**Text to read**.
_ _ _ _

Navigant Research Blog

New Projects Put Colorado’s Energy Storage Market in the Spotlight

— June 19, 2018

In a blog earlier this year, I covered the record-breaking low prices our local utility Xcel Energy had received for new solar, wind, and energy storage projects here in Colorado. We’ve recently seen two major developments for regulations and new projects that are quickly turning the state into one of the country’s hottest markets.

New Regulations Driving Utility Interest

Following a bill passed in March by the state legislature recognizing customers’ rights to install energy storage, a new bill was signed in early June to support the development of large-scale storage in Colorado. House Bill 18-1270, also known as the Energy Storage Procurement Act, directs the Colorado Public Utilities Commission to “create conditions” that facilitate the procurement of energy storage technologies to help address the grid’s peak demand issues, improve reliability, and avoid more costly and disruptive infrastructure investments. With this ruling, the state legislature has recognized the cost-effectiveness of energy storage compared to other resources in reducing the operational cost of the grid while improving reliability.

Xcel Leading the Way with Wind and Solar Plus Storage

While many utilities throughout the world have chosen to pursue investments in renewable generation and energy storage long after being directed by regulators, Xcel announced its preferred Colorado Energy Plan Portfolio (CEPP) on June 8. The utility intends to dramatically reduce its use of coal generation in favor of flexible natural gas, wind, solar, and energy storage. It is capitalizing on the falling costs of these technologies and the abundance of flat, open land with world-class solar and wind resources throughout its service territory. This announcement represents the aggressive push to transition to a cleaner, more locally based energy system for which many of us in Colorado have been waiting.

_ _ _ _

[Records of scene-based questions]
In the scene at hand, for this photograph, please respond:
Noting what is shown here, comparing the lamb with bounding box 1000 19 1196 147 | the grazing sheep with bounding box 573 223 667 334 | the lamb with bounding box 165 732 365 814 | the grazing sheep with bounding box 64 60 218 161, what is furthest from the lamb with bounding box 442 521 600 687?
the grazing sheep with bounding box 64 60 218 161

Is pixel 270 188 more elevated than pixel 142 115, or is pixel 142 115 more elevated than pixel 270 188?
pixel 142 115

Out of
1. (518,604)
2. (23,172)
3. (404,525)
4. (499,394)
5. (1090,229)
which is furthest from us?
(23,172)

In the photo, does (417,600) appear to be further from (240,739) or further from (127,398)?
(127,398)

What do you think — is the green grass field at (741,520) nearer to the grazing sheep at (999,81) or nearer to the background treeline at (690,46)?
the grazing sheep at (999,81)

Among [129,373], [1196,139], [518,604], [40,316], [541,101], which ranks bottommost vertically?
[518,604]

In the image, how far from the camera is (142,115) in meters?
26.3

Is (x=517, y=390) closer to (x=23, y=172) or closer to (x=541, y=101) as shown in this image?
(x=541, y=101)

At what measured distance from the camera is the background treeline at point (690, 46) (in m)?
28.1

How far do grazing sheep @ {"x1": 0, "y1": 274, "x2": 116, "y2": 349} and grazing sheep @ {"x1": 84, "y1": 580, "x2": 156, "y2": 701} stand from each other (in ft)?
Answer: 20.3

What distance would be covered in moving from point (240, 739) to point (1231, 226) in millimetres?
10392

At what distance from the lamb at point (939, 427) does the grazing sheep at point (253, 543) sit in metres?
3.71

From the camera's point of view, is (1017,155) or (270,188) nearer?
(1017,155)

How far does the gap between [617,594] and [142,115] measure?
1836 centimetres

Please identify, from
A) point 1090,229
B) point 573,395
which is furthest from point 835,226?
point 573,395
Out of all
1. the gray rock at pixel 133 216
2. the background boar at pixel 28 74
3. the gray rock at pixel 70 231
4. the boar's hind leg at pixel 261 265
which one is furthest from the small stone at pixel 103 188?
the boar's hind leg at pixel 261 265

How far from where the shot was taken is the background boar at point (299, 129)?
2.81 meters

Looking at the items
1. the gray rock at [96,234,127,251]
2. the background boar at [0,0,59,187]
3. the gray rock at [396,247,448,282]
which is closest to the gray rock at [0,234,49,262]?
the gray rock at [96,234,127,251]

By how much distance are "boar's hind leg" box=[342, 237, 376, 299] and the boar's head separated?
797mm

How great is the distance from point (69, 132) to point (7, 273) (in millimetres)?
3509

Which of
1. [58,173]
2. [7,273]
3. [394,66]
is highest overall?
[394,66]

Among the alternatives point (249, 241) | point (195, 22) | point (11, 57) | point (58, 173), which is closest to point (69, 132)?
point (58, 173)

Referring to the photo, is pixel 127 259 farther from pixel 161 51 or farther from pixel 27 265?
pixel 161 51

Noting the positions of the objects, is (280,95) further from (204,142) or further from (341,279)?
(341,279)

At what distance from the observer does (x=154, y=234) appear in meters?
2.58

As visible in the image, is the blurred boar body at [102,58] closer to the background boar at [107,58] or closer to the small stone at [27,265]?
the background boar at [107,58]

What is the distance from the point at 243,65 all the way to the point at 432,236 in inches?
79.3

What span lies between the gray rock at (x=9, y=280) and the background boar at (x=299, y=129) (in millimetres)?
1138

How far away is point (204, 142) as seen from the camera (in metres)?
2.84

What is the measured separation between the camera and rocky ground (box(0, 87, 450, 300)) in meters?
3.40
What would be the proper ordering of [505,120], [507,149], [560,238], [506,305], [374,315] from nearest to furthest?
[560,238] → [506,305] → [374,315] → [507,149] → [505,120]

_ _ _ _

**Written instruction A**. In the post on Colorado's energy storage market, what other name is given for House Bill 18-1270?
**Written instruction B**. Carry on the post about Colorado's energy storage market from its last sentence.

**Answer A**. The Energy Storage Procurement Act.

**Answer B**.
Specifically, Xcel plans to add approximately 1,100 MW of utility- and third party-owned wind generation in the Colorado Eastern Plains. These resources will be developed based on the unprecedented low pricing in the utility’s recent all-source solicitation announced in January 2018. Wind projects were bid on a levelized cost basis for as low as $11/MWh. However, since low cost wind power is well-established in the state, the big story in Xcel’s latest announcement is the adoption of large-scale solar plus storage projects. The recently bid solar plus storage projects included prices as low as $30/MWh, among the lowest seen anywhere in the world.

Preferred CEPP Generation Locations

(Source: Xcel Energy)

Based on the project map above released by Xcel, Pueblo County will be the epicenter of this new solar development. The county will host the state’s largest solar plus storage project, a 250 MW solar PV plant paired with 125 MW of energy storage capacity. A second, slightly smaller project will also be developed in the area, with 200 MW of solar capacity and 100 MW of storage. Xcel’s third solar plus storage project is planned for developed north of Denver, with 110 MW solar and 50 MW of energy storage.

Low Prices Spurring Action

While they may not come online until late 2022, these new projects will establish Colorado as one of the most advanced markets in the country for large-scale renewables and energy storage. Xcel’s actions highlight the potential advantages for investor-owned utilities that choose to pursue investments in energy storage. Storage prices have fallen far enough to make the technology and economical investment competitive with other resources. Xcel is moving quickly to ensure it capitalizes on this new local resource.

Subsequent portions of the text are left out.